**Aim**
Could you update the lines below by changing every "camera" to "viewer" and keeping everything else the same? Leave the pictures out of your version.

--- start of Data for this exercise ---

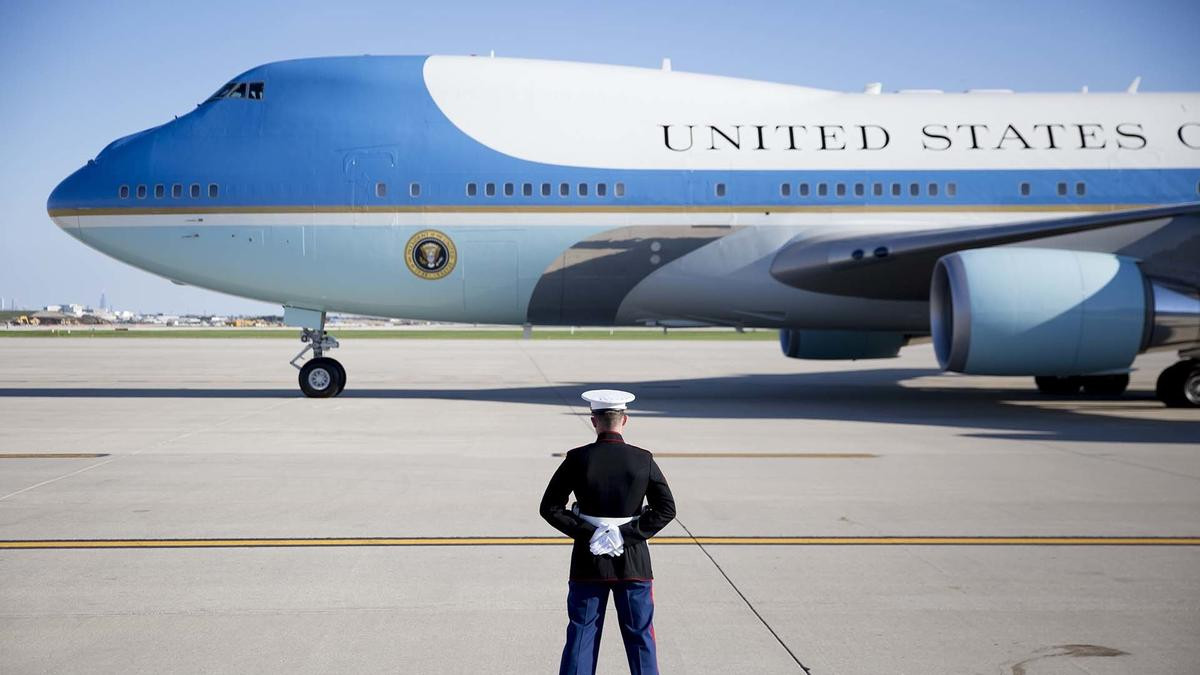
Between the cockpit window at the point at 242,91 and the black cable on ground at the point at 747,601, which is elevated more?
the cockpit window at the point at 242,91

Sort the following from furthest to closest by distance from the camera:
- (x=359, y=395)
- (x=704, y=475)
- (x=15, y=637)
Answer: (x=359, y=395), (x=704, y=475), (x=15, y=637)

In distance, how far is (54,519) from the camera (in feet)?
23.9

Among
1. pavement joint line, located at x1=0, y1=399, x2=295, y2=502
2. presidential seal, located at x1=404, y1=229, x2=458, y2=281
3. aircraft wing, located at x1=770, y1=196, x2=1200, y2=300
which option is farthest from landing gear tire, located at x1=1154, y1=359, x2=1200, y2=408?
pavement joint line, located at x1=0, y1=399, x2=295, y2=502

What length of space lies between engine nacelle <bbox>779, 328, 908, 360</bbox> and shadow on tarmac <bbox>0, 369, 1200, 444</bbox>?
0.77 meters

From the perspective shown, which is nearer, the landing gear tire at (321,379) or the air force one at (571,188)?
the air force one at (571,188)

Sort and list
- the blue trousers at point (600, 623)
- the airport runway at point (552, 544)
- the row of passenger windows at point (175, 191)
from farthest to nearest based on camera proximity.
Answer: the row of passenger windows at point (175, 191) → the airport runway at point (552, 544) → the blue trousers at point (600, 623)

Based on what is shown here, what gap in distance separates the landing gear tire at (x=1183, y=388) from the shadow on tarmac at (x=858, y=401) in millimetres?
352

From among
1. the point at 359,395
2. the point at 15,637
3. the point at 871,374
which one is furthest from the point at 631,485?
the point at 871,374

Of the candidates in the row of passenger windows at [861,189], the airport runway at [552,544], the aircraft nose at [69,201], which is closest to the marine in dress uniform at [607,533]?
the airport runway at [552,544]

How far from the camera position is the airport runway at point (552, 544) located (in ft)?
15.2

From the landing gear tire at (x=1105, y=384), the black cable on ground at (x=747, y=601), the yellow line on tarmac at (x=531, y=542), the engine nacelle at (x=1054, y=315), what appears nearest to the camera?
the black cable on ground at (x=747, y=601)

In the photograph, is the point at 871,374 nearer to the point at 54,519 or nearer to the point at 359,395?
the point at 359,395

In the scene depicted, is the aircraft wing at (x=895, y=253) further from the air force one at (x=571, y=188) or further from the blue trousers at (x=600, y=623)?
the blue trousers at (x=600, y=623)

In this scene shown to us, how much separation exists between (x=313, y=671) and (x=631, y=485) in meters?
Result: 1.69
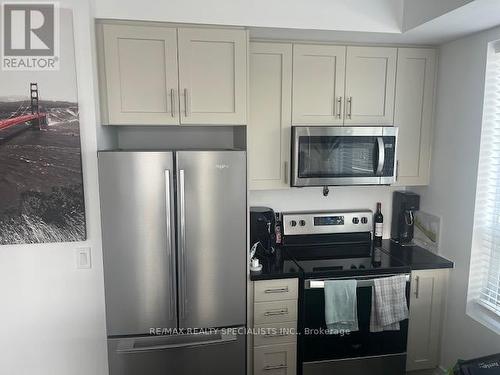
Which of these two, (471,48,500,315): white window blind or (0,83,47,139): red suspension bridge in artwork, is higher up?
(0,83,47,139): red suspension bridge in artwork

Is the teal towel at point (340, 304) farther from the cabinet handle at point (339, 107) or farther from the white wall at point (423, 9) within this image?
the white wall at point (423, 9)

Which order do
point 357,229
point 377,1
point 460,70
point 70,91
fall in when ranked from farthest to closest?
point 357,229
point 460,70
point 377,1
point 70,91

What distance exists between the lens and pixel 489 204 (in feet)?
7.54

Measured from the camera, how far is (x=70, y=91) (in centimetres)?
202

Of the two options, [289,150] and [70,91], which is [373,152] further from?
[70,91]

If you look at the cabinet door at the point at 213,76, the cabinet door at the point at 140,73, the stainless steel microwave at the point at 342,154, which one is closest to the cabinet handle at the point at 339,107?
the stainless steel microwave at the point at 342,154

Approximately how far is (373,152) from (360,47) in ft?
2.36

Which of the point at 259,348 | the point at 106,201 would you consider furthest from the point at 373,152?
the point at 106,201

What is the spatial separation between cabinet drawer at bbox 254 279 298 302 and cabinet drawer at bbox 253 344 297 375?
33 centimetres

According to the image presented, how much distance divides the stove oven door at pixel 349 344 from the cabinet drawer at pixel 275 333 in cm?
7

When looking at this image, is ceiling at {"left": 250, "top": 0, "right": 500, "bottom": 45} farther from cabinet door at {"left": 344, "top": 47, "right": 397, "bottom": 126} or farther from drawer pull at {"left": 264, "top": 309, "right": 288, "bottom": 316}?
drawer pull at {"left": 264, "top": 309, "right": 288, "bottom": 316}

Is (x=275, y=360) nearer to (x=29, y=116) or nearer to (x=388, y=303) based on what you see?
(x=388, y=303)

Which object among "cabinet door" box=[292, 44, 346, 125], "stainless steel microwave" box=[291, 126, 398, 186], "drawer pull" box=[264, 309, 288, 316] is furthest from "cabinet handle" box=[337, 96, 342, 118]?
"drawer pull" box=[264, 309, 288, 316]

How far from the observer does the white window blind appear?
2213mm
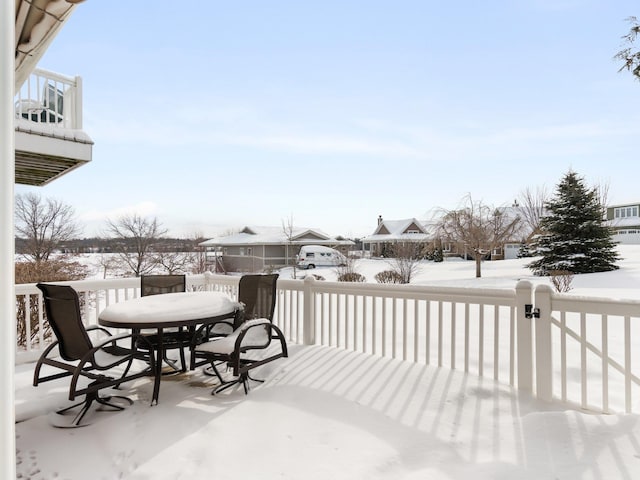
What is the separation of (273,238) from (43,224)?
12.9 m

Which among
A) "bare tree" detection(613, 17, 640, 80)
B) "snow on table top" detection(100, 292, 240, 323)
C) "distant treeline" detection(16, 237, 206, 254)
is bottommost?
"snow on table top" detection(100, 292, 240, 323)

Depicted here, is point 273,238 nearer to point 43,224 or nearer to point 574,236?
point 43,224

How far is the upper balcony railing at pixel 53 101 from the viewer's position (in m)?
5.61

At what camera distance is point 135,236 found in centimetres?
1833

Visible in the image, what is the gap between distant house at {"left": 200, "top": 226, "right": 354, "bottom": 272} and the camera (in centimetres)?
2480

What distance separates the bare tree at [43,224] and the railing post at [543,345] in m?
15.6

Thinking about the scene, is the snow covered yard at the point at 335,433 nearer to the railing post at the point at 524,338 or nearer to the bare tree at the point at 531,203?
the railing post at the point at 524,338

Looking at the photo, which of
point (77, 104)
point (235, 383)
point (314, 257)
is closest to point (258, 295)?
point (235, 383)

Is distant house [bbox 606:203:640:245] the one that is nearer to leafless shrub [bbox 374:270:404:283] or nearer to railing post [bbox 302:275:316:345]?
leafless shrub [bbox 374:270:404:283]

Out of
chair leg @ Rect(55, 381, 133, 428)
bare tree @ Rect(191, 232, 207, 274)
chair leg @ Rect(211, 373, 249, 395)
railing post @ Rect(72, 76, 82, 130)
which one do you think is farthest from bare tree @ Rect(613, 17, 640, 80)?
bare tree @ Rect(191, 232, 207, 274)

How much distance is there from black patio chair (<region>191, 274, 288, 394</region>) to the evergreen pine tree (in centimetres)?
1455

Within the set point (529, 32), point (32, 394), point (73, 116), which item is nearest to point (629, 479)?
point (32, 394)

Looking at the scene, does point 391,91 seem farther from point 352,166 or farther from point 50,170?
point 352,166

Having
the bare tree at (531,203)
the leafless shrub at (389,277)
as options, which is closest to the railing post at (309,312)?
the leafless shrub at (389,277)
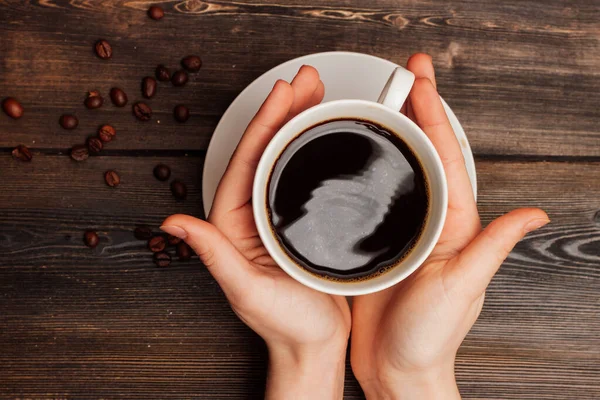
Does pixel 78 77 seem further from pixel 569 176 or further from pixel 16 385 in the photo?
pixel 569 176

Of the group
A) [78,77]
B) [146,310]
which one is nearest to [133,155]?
[78,77]

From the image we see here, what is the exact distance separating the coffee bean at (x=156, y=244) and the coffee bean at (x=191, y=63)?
376mm

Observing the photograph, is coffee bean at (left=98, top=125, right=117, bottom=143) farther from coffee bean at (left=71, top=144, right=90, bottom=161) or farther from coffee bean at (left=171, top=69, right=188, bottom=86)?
coffee bean at (left=171, top=69, right=188, bottom=86)

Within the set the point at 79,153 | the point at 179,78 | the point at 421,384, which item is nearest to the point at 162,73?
the point at 179,78

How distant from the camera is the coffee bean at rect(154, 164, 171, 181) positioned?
119cm

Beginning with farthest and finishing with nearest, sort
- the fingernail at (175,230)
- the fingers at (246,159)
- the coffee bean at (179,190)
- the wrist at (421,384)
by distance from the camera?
the coffee bean at (179,190) < the wrist at (421,384) < the fingers at (246,159) < the fingernail at (175,230)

--- end of Data for this exercise ---

**In response**
Between the cockpit window at the point at 242,91 and the black cable on ground at the point at 747,601, which is elevated more?
the cockpit window at the point at 242,91

Sort the following from furthest to closest by distance from the viewer:
- (x=359, y=395)
- (x=704, y=475)
- (x=15, y=637)
Answer: (x=359, y=395), (x=704, y=475), (x=15, y=637)

In distance, how far is (54,519) from the viewer (in feet)?
23.9

Among
1. pavement joint line, located at x1=0, y1=399, x2=295, y2=502
2. presidential seal, located at x1=404, y1=229, x2=458, y2=281
3. aircraft wing, located at x1=770, y1=196, x2=1200, y2=300
which option is farthest from landing gear tire, located at x1=1154, y1=359, x2=1200, y2=408?
pavement joint line, located at x1=0, y1=399, x2=295, y2=502

What length of space lies between engine nacelle <bbox>779, 328, 908, 360</bbox> and shadow on tarmac <bbox>0, 369, 1200, 444</bbox>?
0.77 meters

From the perspective shown, which is nearer, the landing gear tire at (321,379) or the air force one at (571,188)?
the air force one at (571,188)

Sort and list
- the blue trousers at point (600, 623)
- the airport runway at point (552, 544)
- the row of passenger windows at point (175, 191)
from farthest to nearest based on viewer proximity.
Answer: the row of passenger windows at point (175, 191) → the airport runway at point (552, 544) → the blue trousers at point (600, 623)

Based on what is shown here, what gap in distance separates the landing gear tire at (x=1183, y=388) from the shadow on tarmac at (x=858, y=401) in millimetres?
352

From among
1. the point at 359,395
2. the point at 15,637
3. the point at 871,374
which one is furthest from the point at 631,485?
the point at 871,374

Of the candidates in the row of passenger windows at [861,189], the airport runway at [552,544], the aircraft nose at [69,201], which is closest to the marine in dress uniform at [607,533]?
the airport runway at [552,544]

How far from the viewer position is the airport runway at point (552, 544) located (in ft)?
15.2

From the landing gear tire at (x=1105, y=384), the black cable on ground at (x=747, y=601), the yellow line on tarmac at (x=531, y=542), the engine nacelle at (x=1054, y=315), what appears nearest to the viewer?
the black cable on ground at (x=747, y=601)

In the photograph, is the point at 871,374 nearer to the point at 54,519 or nearer to the point at 359,395?
the point at 359,395

In the scene depicted, is the aircraft wing at (x=895, y=253) further from the air force one at (x=571, y=188) or further from the blue trousers at (x=600, y=623)?
the blue trousers at (x=600, y=623)

In this scene shown to us, how much separation exists between (x=313, y=671) and (x=631, y=485) in meters?
Result: 1.69
Which of these two, (471,48,500,315): white window blind or (0,83,47,139): red suspension bridge in artwork, is higher up?
(0,83,47,139): red suspension bridge in artwork

Is the teal towel at point (340, 304) farther from the cabinet handle at point (339, 107) or farther from the white wall at point (423, 9) within this image?
the white wall at point (423, 9)

Which order do
point 357,229
point 377,1
point 460,70
point 70,91
fall in when ranked from farthest to closest?
point 357,229
point 460,70
point 377,1
point 70,91

What distance exists between the lens and pixel 489 204 (in feet)?
7.54

Measured from the viewer, how far is (x=70, y=91) (in centimetres)?
202

Of the two options, [289,150] and [70,91], which is [373,152] further from?
[70,91]

If you look at the cabinet door at the point at 213,76, the cabinet door at the point at 140,73, the stainless steel microwave at the point at 342,154, which one is closest to the cabinet handle at the point at 339,107?
the stainless steel microwave at the point at 342,154

Approximately how far is (373,152) from (360,47) in ft?
2.36

Which of the point at 259,348 | the point at 106,201 would you consider furthest from the point at 373,152?
the point at 106,201

What is the spatial separation between cabinet drawer at bbox 254 279 298 302 and cabinet drawer at bbox 253 344 297 375?
33 centimetres

According to the image presented, how much distance divides the stove oven door at pixel 349 344 from the cabinet drawer at pixel 275 333 in cm?
7

When looking at this image, is ceiling at {"left": 250, "top": 0, "right": 500, "bottom": 45} farther from cabinet door at {"left": 344, "top": 47, "right": 397, "bottom": 126} or farther from drawer pull at {"left": 264, "top": 309, "right": 288, "bottom": 316}?
drawer pull at {"left": 264, "top": 309, "right": 288, "bottom": 316}

Is (x=275, y=360) nearer to (x=29, y=116) or nearer to (x=388, y=303) based on what you see?
(x=388, y=303)

Which object among "cabinet door" box=[292, 44, 346, 125], "stainless steel microwave" box=[291, 126, 398, 186], "drawer pull" box=[264, 309, 288, 316] is furthest from "cabinet handle" box=[337, 96, 342, 118]?
"drawer pull" box=[264, 309, 288, 316]

How far from the observer does the white window blind appear?
2213mm
What is the separation of (273,238) from (43,224)?
12.9 m

Which among
A) "bare tree" detection(613, 17, 640, 80)
B) "snow on table top" detection(100, 292, 240, 323)
C) "distant treeline" detection(16, 237, 206, 254)
is bottommost?
"snow on table top" detection(100, 292, 240, 323)

Depicted here, is point 273,238 nearer to point 43,224 or nearer to point 574,236?
point 43,224

How far is the upper balcony railing at pixel 53 101 from the viewer's position (in m)?
5.61

At what viewer distance is point 135,236 found in centimetres?
1833

Visible in the image, what is the gap between distant house at {"left": 200, "top": 226, "right": 354, "bottom": 272} and the viewer (in centimetres)?
2480

What distance separates the bare tree at [43,224] and the railing post at [543,345] in m?
15.6

Thinking about the scene, is the snow covered yard at the point at 335,433 nearer to the railing post at the point at 524,338 or nearer to the bare tree at the point at 531,203?
the railing post at the point at 524,338

Looking at the photo, which of
point (77, 104)
point (235, 383)
point (314, 257)
is closest to point (258, 295)?
point (235, 383)

Is distant house [bbox 606:203:640:245] the one that is nearer to leafless shrub [bbox 374:270:404:283] or nearer to railing post [bbox 302:275:316:345]?
leafless shrub [bbox 374:270:404:283]

Out of
chair leg @ Rect(55, 381, 133, 428)
bare tree @ Rect(191, 232, 207, 274)
chair leg @ Rect(211, 373, 249, 395)
railing post @ Rect(72, 76, 82, 130)
which one do you think is farthest from bare tree @ Rect(613, 17, 640, 80)?
bare tree @ Rect(191, 232, 207, 274)

How much distance is there from black patio chair (<region>191, 274, 288, 394</region>) to the evergreen pine tree (in centimetres)?
1455

Within the set point (529, 32), point (32, 394), point (73, 116), which item is nearest to point (629, 479)?
point (32, 394)

Looking at the scene, does point 391,91 seem farther from point 352,166 or farther from point 50,170?
point 352,166

Having
the bare tree at (531,203)
the leafless shrub at (389,277)
as options, which is closest to the railing post at (309,312)?
the leafless shrub at (389,277)
Does pixel 78 77 seem further from pixel 569 176 or further from pixel 16 385 in the photo?
pixel 569 176

Of the group
A) [78,77]
B) [146,310]
which one is nearest to [133,155]?
[78,77]

From the image we see here, what is the exact distance separating the coffee bean at (x=156, y=244) and the coffee bean at (x=191, y=63)?
376mm

Observing the photograph, is coffee bean at (left=98, top=125, right=117, bottom=143) farther from coffee bean at (left=71, top=144, right=90, bottom=161) or farther from coffee bean at (left=171, top=69, right=188, bottom=86)?
coffee bean at (left=171, top=69, right=188, bottom=86)

Within the set the point at 79,153 | the point at 179,78 | the point at 421,384, which item is nearest to the point at 162,73?
the point at 179,78

How distant from the viewer is the coffee bean at rect(154, 164, 171, 181) positioned?
119cm

Beginning with farthest and finishing with nearest, sort
- the fingernail at (175,230)
- the fingers at (246,159)
- the coffee bean at (179,190)
- the wrist at (421,384)
by distance from the viewer?
the coffee bean at (179,190) < the wrist at (421,384) < the fingers at (246,159) < the fingernail at (175,230)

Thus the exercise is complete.